QUANDO O MAR CHAMOU ALAYDA

QUANDO O MAR CHAMOU ALAYDA

Autor: Rogério Silvério de Farias




Em sua casa, na praia ao sul de Maremontes, Alayda cantava, tocando seu piano de forma exuberante. Como cantora e pianista, era soberba, magistral.


Era poetisa, também. E pintora. E amante dos prazeres proibidos do sexo. Vivia para a arte e para a volúpia.


No auge de sua loucura erótica, levou um pobre poeta do interior de Maremontes, Rúbio Perez, a ficar escravo de seus beijos ardentes.


Mas a fome de prazeres pecaminosos levara Alayda a trair o ingênuo Rúbio com um rude e sensual pescador de nome Antero. Foi uma paixão efêmera como um temporal de verão. Não houvera amor, apenas desejos fortuitos de lascívia e lubricidade.


Desgostoso ao saber da traição de Alayda, o tristonho Rúbio atirou-se dos rochedos, precipitando-se ao mar furioso e profundo de Maremontes. Morreu no mar, como convém aos poetas fracassados nas lides do amor.

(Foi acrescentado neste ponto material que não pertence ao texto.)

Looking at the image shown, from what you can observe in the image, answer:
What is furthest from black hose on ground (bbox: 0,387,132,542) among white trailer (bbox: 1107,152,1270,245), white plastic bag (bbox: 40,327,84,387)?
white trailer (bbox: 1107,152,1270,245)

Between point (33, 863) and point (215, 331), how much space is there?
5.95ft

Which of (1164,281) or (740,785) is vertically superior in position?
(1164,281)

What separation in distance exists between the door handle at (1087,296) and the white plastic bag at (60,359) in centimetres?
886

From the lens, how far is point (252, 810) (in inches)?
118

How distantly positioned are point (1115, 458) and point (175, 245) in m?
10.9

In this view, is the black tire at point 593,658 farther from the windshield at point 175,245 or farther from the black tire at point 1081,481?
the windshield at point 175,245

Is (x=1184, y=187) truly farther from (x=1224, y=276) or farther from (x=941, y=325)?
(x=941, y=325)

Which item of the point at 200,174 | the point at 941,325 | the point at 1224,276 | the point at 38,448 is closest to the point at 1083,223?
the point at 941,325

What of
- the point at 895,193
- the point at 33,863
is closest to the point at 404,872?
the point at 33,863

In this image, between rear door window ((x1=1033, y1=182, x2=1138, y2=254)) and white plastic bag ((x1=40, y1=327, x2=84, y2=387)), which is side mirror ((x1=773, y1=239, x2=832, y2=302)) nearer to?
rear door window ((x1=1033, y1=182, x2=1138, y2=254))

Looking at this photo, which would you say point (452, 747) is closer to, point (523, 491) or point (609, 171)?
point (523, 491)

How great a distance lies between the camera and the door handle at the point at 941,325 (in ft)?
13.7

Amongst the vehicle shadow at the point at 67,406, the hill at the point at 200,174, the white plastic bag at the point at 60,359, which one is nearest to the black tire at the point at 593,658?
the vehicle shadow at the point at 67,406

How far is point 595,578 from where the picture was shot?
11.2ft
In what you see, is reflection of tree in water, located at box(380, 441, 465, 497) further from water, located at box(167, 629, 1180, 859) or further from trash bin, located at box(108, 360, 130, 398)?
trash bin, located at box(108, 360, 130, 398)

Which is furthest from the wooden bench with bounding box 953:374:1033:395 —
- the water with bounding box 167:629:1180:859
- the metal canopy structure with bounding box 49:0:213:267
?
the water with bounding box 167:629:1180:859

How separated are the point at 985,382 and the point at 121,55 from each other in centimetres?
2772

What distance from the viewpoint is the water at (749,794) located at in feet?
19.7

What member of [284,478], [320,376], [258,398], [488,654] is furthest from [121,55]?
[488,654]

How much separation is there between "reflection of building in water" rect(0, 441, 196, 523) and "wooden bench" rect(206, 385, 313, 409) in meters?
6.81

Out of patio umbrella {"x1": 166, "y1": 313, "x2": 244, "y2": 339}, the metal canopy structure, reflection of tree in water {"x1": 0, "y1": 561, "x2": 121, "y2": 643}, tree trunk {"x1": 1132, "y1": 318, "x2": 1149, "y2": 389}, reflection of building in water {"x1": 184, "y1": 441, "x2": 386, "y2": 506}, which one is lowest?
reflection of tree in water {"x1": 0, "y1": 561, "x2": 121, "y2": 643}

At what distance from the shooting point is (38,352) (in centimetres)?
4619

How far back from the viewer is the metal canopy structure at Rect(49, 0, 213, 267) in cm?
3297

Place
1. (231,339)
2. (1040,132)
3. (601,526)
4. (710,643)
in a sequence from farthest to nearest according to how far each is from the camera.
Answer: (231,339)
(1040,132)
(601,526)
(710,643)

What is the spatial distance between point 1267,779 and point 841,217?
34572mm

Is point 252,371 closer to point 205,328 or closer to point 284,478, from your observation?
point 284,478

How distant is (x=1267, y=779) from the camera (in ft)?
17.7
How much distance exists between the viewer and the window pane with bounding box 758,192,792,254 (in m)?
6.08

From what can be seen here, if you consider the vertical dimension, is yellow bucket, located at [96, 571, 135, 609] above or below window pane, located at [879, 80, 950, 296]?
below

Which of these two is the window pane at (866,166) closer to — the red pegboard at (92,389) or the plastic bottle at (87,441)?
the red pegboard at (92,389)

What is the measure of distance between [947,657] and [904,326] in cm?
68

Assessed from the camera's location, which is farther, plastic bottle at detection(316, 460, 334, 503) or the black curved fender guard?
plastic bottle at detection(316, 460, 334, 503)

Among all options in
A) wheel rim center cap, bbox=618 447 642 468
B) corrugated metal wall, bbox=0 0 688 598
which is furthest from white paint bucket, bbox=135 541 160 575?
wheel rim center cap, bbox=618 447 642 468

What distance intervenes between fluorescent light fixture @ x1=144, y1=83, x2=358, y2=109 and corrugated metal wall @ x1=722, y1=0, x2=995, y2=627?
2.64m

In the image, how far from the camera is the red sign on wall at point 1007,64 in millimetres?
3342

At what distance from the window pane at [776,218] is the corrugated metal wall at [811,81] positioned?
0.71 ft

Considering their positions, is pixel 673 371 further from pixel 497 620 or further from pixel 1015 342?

Alayda, ao saber do acontecido, ficou deprimida. Passou a beber. Lia os versos de Rúbio todas as noites, em voz alta, sob o olhar desconfiado da criadagem. Olhava para o mar bravio, cintilando com as luzes da grande lua cheia refletida em sua superfície rugosa.


Pouco a pouco ela foi enlouquecendo, madrugadas inteiras musicando ao piano os sonetos de amor de Rúbio, com intervalos onde bebia vinho para esquecer seu remorso atroz e contumaz.


O arrependimento por ter magoado e traído o pobre Rúbio era como um punhal de fogo em seu peito. Ela queria morrer, morrer e mais nada.


Até que, com as dores da alma, vieram os primeiros lampejos negros de loucura. A dor do pecado a consumia como uma chama selvagem, queimando-lhe a alma toda. E essa dor refletira-se em seu corpo; outrora ela fora bela e formosa, mas agora as olheiras, as rugas, a vida desregrada em loucuras de sexo pecaminoso com outros pescadores, tudo a tornava feia e repulsiva como uma rameira de pior jaez.


Numa madrugada fria e cinzenta como uma tumba negra do Inferno, ela ouviu aquele chamado distante, parecendo vindo do mar, parecendo ser o próprio mar ou uma entidade humana acrescentada ao mesmo...


- Alayda!...Alayda!...Alayda, querida!...Meu amor!...


E foram noites e noites frias onde o mar parecia chamar Alayda, enlouquecida, bêbada, arrependida. Ela não mais dormia, a vida tornara-se um fardo insuportável, uma prisão irremediável, um veneno lento de efeitos pungentes.


Certa noite em que as brumas densas envolviam a praia como que fantasmas oriundos das fossas negras do Inferno, Alayda buscou aquela voz gutural e profunda, proveniente do mar revoltoso da cidade costeira de Maremontes.


Deixando marcas de seus pés na areia branca, Alayda, com seu longo e sensual vestido branco e seus cabelos dourados e desgrenhados balançando ao sabor da pequena brisa que também fazia rodopiar lentamente as névoas, foi caminhando, como que indo ao encontro da estranha voz que vinha do mar, a voz que, agora, ela percebia, tinha um timbre familiar, fúnebre; lembrava, vagamente, a doce voz de Rúbio, o poeta fracassado na vida e no amor.


- Alayda!...Alayda!... Alayda, meu amor!... Venha! Venha, Alaydaaaaa! Venha morrer comigo, Alaydaaaa!...


E Alayda, tremendo de frio, o juízo perdido para sempre, caminhou lentamente entre as sombras da noite, caminhou para o mar, adentrando-o e desaparecendo em suas águas gélidas e turbulentas.


E foi assim que Alayda sumiu nas águas do mar de Maremontes, naquela noite sombria, onde as névoas bailavam ao luar. O mar chamara Alayda para a morte!


* * *


Pela manhã, a criadagem da casa sentiu a falta de Alayda. Ela costumava tocar piano todas as manhãs. Num instante todos sabiam do desaparecimento de Alayda.


Os pescadores, entre eles o rude Antero, ex-amante de Alayda, viram as pegadas na areia. Antero sabia: aquelas marcas delicadas de um pequeno pé, só podiam ser de Alayda; além disso, ainda pairava no ar aquele perfume que só ela usava, um perfume de amor selvagem e libidinoso.


Não havia dúvida para o povo de Maremontes, ela morrera no mar. Suicidara-se. Morrera. Como morrem todos aqueles que amam a poesia tristonha do amor e os poetas fracassados nesta vida estranha e ruim.